### EXERCISE:
Set down the lines exactly as they appear, from the start of the records through the line containing "185L69 180H48V175H16L11 180V207L32", with both ends included.

Stored records:
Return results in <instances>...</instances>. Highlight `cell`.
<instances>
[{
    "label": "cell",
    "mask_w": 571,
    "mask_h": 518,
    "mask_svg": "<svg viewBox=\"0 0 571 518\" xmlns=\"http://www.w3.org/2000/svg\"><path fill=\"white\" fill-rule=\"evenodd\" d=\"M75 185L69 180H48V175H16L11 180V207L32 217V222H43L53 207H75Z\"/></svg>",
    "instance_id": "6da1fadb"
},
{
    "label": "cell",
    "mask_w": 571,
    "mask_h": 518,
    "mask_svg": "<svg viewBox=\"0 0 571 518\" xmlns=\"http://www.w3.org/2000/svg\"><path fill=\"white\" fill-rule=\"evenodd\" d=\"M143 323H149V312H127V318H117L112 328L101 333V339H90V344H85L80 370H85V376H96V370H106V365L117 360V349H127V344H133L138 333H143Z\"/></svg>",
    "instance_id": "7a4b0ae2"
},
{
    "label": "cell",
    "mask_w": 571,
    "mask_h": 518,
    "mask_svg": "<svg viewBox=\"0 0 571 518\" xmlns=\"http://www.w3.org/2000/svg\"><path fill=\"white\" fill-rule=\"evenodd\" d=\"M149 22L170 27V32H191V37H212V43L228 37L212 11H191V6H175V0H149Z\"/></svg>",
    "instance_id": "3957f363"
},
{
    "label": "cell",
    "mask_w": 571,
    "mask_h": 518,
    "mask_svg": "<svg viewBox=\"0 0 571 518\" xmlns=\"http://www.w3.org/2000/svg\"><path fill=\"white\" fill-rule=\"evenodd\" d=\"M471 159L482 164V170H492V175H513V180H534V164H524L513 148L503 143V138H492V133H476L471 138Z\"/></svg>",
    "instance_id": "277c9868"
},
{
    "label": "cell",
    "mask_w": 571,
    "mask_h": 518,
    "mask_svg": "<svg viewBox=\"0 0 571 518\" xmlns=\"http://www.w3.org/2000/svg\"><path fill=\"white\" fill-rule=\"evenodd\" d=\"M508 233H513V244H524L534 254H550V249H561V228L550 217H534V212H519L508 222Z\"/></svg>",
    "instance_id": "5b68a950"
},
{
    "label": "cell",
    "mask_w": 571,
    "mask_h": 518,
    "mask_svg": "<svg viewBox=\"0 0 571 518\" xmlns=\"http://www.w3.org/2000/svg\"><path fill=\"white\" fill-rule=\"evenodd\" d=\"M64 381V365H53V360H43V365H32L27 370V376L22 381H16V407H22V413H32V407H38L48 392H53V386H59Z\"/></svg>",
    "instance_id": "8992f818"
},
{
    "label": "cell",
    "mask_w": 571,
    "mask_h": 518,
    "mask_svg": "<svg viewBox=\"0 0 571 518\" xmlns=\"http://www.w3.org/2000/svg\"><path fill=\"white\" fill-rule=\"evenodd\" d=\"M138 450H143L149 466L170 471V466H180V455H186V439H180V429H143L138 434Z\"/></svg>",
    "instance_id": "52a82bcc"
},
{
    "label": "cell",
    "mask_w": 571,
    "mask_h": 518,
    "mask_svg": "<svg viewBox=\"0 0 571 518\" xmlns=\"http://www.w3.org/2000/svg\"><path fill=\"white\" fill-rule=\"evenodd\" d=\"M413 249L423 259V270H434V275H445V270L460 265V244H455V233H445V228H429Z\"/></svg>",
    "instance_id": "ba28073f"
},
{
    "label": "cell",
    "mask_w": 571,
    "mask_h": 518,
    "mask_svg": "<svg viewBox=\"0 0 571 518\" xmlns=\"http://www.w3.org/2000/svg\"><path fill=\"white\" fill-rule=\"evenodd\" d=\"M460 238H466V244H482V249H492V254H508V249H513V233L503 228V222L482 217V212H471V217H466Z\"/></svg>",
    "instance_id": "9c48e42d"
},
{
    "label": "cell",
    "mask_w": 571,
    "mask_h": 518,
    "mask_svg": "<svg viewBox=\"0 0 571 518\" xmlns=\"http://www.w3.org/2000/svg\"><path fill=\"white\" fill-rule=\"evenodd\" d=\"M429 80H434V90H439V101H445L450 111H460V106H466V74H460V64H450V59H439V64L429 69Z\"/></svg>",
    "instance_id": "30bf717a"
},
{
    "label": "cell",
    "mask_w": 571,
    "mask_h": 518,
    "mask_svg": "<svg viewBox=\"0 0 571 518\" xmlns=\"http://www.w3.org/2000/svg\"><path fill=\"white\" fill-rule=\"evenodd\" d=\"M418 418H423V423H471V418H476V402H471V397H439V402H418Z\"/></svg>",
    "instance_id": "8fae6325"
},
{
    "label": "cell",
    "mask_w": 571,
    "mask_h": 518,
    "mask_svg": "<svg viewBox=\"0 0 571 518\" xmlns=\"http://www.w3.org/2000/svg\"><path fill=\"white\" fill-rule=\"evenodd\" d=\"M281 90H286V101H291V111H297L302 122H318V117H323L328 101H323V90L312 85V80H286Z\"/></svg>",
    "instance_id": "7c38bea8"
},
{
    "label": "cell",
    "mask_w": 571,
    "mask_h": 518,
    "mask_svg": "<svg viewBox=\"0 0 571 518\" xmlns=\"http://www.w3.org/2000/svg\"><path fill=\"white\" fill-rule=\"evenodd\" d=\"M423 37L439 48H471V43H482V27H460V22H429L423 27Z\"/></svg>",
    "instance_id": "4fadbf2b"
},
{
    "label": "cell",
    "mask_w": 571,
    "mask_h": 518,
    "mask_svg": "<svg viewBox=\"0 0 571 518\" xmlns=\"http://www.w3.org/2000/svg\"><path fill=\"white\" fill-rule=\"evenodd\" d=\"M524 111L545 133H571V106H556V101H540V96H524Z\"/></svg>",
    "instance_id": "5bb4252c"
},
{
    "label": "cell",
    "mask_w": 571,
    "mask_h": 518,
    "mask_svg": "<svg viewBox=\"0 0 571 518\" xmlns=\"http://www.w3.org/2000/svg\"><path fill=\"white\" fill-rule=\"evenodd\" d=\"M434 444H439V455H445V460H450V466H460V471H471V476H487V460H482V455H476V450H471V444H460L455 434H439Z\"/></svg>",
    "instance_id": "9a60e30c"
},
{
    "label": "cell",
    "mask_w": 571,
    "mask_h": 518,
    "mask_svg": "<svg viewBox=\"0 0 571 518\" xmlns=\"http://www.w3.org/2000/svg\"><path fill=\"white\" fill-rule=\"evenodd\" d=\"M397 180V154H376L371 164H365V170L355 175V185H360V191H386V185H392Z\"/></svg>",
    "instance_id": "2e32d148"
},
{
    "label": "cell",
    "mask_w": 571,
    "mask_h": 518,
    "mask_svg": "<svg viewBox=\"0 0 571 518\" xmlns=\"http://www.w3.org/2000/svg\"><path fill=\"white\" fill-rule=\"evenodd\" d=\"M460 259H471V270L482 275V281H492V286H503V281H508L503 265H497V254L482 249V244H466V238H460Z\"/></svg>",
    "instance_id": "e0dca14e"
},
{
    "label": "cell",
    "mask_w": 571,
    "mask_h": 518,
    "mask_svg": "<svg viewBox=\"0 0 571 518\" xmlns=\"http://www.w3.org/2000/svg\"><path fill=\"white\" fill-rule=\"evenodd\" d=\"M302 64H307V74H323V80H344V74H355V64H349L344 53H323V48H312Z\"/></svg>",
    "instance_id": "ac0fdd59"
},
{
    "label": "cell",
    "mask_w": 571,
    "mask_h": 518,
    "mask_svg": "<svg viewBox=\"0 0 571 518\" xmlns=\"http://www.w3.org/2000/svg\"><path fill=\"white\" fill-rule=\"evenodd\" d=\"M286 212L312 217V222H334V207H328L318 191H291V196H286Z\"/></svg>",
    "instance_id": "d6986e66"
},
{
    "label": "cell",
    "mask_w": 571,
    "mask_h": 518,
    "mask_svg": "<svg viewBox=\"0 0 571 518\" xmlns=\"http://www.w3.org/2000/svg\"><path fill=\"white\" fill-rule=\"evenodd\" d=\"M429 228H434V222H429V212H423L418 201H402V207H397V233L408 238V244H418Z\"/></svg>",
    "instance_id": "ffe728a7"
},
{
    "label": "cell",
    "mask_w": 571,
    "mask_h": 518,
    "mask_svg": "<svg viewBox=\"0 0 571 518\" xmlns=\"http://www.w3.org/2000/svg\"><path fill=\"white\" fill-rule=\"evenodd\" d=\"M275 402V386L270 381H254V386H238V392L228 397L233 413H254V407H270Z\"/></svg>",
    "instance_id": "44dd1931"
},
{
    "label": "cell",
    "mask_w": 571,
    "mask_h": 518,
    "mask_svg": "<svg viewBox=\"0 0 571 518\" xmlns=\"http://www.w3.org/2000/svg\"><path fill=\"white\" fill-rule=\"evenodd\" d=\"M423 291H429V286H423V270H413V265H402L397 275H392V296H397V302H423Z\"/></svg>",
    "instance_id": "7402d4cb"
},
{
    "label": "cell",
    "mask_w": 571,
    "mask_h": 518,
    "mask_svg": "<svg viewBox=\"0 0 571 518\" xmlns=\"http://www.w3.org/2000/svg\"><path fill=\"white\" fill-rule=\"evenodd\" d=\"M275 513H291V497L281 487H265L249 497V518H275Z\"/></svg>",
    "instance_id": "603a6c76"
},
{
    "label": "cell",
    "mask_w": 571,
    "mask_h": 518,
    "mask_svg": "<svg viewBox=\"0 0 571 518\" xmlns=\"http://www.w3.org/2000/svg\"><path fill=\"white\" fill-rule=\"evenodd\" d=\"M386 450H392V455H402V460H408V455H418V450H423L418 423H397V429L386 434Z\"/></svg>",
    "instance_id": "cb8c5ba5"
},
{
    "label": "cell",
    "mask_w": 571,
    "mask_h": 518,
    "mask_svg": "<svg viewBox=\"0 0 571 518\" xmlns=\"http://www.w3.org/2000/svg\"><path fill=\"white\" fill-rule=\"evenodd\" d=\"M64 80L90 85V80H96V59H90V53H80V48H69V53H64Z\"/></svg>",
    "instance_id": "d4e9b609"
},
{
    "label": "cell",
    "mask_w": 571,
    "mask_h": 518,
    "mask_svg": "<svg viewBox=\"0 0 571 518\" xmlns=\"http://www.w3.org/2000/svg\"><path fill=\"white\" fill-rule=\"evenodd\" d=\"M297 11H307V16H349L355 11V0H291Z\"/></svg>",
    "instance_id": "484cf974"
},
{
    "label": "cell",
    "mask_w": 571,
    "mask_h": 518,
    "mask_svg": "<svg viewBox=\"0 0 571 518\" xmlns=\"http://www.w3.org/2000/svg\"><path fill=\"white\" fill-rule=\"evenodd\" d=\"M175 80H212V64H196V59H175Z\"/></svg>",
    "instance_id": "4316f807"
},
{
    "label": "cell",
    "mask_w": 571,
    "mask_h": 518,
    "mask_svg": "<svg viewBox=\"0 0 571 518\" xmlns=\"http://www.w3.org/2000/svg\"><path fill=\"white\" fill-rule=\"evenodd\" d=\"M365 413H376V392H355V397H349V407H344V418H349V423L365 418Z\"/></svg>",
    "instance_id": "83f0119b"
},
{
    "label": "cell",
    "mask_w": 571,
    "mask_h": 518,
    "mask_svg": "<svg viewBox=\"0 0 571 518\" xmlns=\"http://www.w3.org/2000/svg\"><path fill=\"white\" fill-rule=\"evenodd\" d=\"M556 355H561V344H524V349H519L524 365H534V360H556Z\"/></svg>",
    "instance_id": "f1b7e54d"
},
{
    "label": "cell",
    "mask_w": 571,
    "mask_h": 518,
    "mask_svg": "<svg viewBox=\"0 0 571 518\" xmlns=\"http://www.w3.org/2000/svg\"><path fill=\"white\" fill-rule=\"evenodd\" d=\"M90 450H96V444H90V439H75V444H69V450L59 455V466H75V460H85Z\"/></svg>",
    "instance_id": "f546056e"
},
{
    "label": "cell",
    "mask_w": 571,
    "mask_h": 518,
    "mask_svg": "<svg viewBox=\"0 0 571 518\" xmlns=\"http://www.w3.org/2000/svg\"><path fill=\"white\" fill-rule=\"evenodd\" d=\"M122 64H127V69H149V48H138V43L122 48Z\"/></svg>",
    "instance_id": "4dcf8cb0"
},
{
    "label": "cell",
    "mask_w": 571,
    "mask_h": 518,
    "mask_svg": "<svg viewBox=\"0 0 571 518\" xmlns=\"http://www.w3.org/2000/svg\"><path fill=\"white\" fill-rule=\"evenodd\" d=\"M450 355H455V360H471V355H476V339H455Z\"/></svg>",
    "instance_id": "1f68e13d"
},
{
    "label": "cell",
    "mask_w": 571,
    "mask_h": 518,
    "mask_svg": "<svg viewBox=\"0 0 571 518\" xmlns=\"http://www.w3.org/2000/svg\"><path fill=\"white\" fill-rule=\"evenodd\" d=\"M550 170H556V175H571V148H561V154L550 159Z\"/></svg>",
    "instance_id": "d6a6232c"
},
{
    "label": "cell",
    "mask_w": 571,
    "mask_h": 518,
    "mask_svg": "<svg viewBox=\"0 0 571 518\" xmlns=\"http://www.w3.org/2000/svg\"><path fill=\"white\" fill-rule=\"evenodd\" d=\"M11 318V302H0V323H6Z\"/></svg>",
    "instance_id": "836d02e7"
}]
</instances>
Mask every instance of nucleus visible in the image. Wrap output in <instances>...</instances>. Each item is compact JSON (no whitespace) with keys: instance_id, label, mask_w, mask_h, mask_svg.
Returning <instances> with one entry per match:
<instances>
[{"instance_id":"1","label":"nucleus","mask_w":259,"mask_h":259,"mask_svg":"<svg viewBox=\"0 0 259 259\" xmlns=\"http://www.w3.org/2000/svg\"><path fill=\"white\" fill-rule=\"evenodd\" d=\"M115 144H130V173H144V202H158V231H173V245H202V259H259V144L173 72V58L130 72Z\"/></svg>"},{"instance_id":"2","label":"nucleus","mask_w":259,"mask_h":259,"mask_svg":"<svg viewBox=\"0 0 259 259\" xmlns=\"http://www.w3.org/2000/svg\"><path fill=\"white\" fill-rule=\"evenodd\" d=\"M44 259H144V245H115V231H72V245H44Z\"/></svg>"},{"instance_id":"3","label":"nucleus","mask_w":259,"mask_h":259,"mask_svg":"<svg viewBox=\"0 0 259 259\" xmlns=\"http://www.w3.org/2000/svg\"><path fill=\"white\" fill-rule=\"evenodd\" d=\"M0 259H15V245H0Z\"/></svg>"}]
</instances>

### WRITTEN ANSWER:
Return results in <instances>...</instances>. Highlight `cell`.
<instances>
[{
    "label": "cell",
    "mask_w": 571,
    "mask_h": 518,
    "mask_svg": "<svg viewBox=\"0 0 571 518\" xmlns=\"http://www.w3.org/2000/svg\"><path fill=\"white\" fill-rule=\"evenodd\" d=\"M75 185L69 180H48V175H16L11 180V207L32 217V222H43L53 207H75Z\"/></svg>",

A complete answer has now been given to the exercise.